INPUT MATERIAL:
= = = = = = =

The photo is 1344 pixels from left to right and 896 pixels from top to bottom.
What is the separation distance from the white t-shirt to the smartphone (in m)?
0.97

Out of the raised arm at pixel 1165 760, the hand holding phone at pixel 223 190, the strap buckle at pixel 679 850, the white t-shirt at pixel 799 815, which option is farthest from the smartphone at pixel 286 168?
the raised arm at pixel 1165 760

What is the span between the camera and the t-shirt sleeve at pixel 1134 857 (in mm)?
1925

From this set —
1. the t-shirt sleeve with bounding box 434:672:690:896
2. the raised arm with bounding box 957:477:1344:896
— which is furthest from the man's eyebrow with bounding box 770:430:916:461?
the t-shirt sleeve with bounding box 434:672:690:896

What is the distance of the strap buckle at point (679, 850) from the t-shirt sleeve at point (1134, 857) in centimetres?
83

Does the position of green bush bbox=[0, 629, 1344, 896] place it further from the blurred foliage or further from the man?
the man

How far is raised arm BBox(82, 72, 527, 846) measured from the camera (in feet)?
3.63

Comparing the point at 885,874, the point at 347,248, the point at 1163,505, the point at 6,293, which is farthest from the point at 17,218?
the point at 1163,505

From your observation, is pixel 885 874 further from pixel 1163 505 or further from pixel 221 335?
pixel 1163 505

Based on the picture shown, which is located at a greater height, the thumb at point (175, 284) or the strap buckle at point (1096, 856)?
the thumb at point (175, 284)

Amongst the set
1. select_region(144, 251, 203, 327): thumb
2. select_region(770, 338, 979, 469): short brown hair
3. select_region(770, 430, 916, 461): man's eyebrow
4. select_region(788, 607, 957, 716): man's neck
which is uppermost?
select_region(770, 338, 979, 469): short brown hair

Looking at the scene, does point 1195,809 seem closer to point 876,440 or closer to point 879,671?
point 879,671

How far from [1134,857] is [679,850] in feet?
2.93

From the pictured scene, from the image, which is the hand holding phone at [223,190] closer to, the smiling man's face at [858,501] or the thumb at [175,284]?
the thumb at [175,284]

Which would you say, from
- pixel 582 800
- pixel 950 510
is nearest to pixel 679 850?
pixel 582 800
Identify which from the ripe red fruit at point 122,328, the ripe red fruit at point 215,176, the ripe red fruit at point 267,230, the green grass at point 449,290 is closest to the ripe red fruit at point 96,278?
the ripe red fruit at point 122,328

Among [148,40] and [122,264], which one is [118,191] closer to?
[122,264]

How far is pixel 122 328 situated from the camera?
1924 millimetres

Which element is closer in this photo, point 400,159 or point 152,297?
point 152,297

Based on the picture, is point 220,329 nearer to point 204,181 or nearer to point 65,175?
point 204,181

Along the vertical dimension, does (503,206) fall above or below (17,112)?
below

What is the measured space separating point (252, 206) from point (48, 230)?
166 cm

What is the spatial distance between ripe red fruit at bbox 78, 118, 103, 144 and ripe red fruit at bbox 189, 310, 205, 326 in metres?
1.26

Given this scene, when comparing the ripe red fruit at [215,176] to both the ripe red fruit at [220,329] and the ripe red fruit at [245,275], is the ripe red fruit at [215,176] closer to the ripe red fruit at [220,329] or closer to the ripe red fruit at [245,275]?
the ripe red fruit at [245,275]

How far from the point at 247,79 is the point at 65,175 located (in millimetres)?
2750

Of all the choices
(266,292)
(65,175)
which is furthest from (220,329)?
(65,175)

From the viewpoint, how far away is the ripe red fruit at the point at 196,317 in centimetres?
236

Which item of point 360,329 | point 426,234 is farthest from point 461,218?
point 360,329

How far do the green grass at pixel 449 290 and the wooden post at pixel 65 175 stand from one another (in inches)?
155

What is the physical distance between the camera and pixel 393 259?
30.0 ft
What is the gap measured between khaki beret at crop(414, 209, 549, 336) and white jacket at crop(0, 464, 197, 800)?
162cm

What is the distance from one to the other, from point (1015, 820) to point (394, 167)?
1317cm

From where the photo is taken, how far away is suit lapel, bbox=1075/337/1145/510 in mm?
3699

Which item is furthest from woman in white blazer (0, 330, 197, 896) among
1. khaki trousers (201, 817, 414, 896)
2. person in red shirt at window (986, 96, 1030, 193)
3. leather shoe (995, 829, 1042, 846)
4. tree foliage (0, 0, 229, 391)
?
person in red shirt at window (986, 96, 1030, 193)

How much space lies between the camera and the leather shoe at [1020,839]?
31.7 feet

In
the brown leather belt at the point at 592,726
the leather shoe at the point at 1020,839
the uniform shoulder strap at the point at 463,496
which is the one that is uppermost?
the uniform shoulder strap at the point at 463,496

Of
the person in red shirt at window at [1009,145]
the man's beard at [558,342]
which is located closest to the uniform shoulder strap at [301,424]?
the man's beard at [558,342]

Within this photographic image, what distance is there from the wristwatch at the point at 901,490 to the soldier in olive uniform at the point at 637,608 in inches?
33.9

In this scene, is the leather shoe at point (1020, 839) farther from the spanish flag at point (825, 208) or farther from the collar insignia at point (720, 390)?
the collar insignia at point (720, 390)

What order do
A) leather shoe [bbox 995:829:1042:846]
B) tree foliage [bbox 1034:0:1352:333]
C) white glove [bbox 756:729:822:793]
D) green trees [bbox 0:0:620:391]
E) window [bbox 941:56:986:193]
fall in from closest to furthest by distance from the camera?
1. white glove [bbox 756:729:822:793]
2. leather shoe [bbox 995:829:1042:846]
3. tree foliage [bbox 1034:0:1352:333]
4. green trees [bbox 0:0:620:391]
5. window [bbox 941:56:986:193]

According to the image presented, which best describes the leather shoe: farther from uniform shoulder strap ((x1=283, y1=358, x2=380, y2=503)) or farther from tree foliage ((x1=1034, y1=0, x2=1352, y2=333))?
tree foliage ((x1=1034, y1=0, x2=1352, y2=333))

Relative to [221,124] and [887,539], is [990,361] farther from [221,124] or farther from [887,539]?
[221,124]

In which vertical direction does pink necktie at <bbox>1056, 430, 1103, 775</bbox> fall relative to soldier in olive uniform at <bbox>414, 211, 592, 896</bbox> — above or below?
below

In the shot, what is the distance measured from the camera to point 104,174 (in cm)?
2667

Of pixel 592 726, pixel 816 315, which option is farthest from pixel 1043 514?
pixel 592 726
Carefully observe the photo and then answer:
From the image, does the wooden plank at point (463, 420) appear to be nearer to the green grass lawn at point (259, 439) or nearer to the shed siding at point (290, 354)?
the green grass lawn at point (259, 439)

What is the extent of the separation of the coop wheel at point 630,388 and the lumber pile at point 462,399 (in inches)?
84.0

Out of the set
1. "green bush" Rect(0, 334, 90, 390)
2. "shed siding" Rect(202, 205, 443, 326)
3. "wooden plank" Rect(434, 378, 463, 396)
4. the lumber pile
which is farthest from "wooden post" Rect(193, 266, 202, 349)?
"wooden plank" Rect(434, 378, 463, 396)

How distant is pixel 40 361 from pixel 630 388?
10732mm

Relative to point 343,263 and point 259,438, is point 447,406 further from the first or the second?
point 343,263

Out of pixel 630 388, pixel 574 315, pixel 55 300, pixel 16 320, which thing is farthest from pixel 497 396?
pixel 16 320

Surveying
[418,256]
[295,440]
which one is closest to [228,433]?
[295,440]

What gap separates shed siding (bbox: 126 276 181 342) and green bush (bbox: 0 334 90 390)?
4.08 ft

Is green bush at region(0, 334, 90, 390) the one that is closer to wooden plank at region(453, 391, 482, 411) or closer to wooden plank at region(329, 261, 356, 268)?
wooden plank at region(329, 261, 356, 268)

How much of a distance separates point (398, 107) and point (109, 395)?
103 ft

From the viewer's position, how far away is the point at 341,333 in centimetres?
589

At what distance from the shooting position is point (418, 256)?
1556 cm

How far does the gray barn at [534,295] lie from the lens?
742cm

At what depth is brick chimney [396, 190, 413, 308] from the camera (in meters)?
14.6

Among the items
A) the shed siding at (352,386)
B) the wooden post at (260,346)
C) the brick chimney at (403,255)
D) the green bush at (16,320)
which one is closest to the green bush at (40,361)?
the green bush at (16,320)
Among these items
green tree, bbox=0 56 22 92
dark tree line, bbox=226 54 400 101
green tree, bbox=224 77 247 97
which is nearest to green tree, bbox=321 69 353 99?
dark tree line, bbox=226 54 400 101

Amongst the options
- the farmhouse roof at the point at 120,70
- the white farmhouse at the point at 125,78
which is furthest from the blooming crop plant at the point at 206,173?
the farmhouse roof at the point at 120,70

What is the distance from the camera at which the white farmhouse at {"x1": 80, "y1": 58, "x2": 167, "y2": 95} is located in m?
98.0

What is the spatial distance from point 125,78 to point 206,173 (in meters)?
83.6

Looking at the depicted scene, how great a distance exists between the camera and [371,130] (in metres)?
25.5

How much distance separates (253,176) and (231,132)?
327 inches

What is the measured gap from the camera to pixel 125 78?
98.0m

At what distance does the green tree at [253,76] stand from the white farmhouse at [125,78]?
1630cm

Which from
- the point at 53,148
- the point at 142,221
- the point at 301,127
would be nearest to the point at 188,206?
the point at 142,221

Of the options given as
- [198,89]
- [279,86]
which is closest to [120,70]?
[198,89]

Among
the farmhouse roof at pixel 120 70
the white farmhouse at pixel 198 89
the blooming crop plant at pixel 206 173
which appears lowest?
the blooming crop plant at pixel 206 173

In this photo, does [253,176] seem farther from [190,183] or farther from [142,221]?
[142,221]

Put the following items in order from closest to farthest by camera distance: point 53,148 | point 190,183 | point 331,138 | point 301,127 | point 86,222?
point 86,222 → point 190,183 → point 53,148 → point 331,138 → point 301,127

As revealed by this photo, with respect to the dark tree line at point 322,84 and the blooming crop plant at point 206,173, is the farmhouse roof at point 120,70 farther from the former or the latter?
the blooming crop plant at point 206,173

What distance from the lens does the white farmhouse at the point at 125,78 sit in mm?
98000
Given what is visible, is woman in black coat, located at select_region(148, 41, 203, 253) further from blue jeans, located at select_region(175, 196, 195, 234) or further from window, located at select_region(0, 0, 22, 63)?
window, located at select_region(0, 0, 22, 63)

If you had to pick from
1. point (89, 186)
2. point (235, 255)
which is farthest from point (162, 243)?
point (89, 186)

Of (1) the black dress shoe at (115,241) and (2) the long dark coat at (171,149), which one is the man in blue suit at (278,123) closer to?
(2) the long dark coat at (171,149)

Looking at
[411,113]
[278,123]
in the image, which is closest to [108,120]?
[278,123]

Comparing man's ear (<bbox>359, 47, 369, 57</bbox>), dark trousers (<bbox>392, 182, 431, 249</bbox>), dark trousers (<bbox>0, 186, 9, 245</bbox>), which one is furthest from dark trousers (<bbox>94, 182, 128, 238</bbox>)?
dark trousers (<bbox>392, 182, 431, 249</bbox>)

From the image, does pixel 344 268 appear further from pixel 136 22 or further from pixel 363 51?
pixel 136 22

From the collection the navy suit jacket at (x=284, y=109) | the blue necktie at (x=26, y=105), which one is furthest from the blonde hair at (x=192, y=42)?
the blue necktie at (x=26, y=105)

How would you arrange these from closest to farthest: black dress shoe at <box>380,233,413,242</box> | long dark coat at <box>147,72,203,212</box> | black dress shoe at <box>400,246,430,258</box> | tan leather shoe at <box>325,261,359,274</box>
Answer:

= = = = = = =

EXERCISE TASK: Starting from the line containing "Comparing man's ear", repeat each line through the end of the entries, exactly.

RESPONSE TO THIS TASK:
Comparing man's ear (<bbox>359, 47, 369, 57</bbox>), dark trousers (<bbox>392, 182, 431, 249</bbox>), dark trousers (<bbox>0, 186, 9, 245</bbox>), which one is furthest from dark trousers (<bbox>94, 182, 128, 238</bbox>)?
dark trousers (<bbox>392, 182, 431, 249</bbox>)

From the image, does pixel 344 268 appear further from pixel 136 22 or further from pixel 363 51?
pixel 136 22

From the collection the navy suit jacket at (x=284, y=109) | the blue necktie at (x=26, y=105), which one is furthest from the blonde hair at (x=192, y=42)?
the blue necktie at (x=26, y=105)

How would you arrange these from closest to farthest: black dress shoe at <box>380,233,413,242</box> | long dark coat at <box>147,72,203,212</box> | black dress shoe at <box>400,246,430,258</box> | tan leather shoe at <box>325,261,359,274</box>
Answer:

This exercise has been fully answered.